Reprinted from the Outer Banks Voice
NAGS HEAD — Two years ago, Hurricane Sandy would have been big news in South Nags Head.
For years, the narrow shoreline from Jennette’s Pier south to the National Park Service border took a pounding from winter storms and tropical systems.
Left behind were pitiful images of half-collapsed houses and a beach strewn with broken septic tanks, twisted pipes and pieces of decks and stairs. Dozens of houses were routinely condemned as uninhabitable until repairs were made.
The scenes were perfect for a television news standup.
But after Sandy raked Outer Banks beaches for three days at the end of last month, South Nags Head was little more than a footnote. Last year’s $36 million project to widen 10 miles of the Nags Head shoreline did its job. This time, at least. Still, the results were good enough to warrant some bragging.

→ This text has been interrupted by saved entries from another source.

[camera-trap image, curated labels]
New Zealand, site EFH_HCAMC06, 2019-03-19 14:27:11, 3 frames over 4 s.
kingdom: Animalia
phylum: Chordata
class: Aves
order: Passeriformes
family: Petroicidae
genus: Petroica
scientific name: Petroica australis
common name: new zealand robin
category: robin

Critics had to stretch to make a case that nourishment wasn’t working. Renee Cahoon, a Nags Head commissioner, noted the difference between photos during the storm, which showed heavy surf to the dune line, and those after Sandy revealing a wide, flat beach.
“I’d like to remind everybody that blogs represent opinions, not facts,” she said at a recent Board of Commissioners meeting. “And that contrary to what goes out, the beach was never meant to stop the water. The beach was meant to absorb the impacts of the ocean before it damaged all the structures behind it.”
Contrasts can also be seen in the numbers. After Sandy, repairs to Nags Head beach accesses cost $93, town officials said. After Hurricane Isabel in 2003, damage to Nags Head accesses amounted to $300,000 to $400,000.
Overall, damage to homes throughout the town after Sandy added up to about $413,000, Elizabeth Teague, the town’s Planning and Development director, said. All of it was minor — mostly water in ground-floor enclosures.
Commercial damage was estimated at $202,000 to 11 properties. The only major damage — about $30,000 worth — was next door to the Nags Head Fishing Pier, where the surf blew out a bulkhead and a patio collapsed.
“Considering what happened in other places, we did very well in terms of damage,” Teague said.
Kitty Hawk is still mopping up after Sandy’s surf flattened a dune line north of the Black Pelican restaurant, sending water two blocks west and across U.S. 158. The section of U.S. 158 was closed for two days, and N.C. 12, the beach road, was buried in sand with asphalt in some places left crumbling.
Town Manager John Stockton said Kitty Hawk saw $63,500 in commercial damage and $1,608,800 in residential damage.
Houses in Kitty Hawk have been removed from the beach over the years, and a weak point — where the waves found an opening — appears to be near the one that remains. The town might qualify for beach re-nourishment funds from the county to buy and remove the house, but so far the owner is not ready to negotiate, Stockton said.
Beach re-nourishment is not under consideration right now. Most of the damage in recent years has been to N.C. 12, which the N.C. Department of Transportation maintains. The weak section of the beach appeared to have gained some width during the storm, but the dune line was unable to hold the surf back, Stockton said.
Meanwhile, Kill Devill Hills is still considering a two-mile widening project.
A Nags Head maintenance plan submitted to FEMA calls for re-nourishing the beach after five years or a 50 percent loss of new sand, whichever comes later. So the real test will be how the beach holds up over at least five years.
After Hurricane Irene in August 2011, measurements showed that about half the visible sand from the project was underwater but still within the system. FEMA considers sand offshore to a depth of 19 feet part of the system.
Coastal Science and Engineering, the town’s consultant, is putting together a new survey of the beach to see how it has fared. Town Manager Cliff Ogburn said that judging from the accumulation of sand along fencing, it appears that 2 to 3 feet of elevation have been added at the base of the dune line.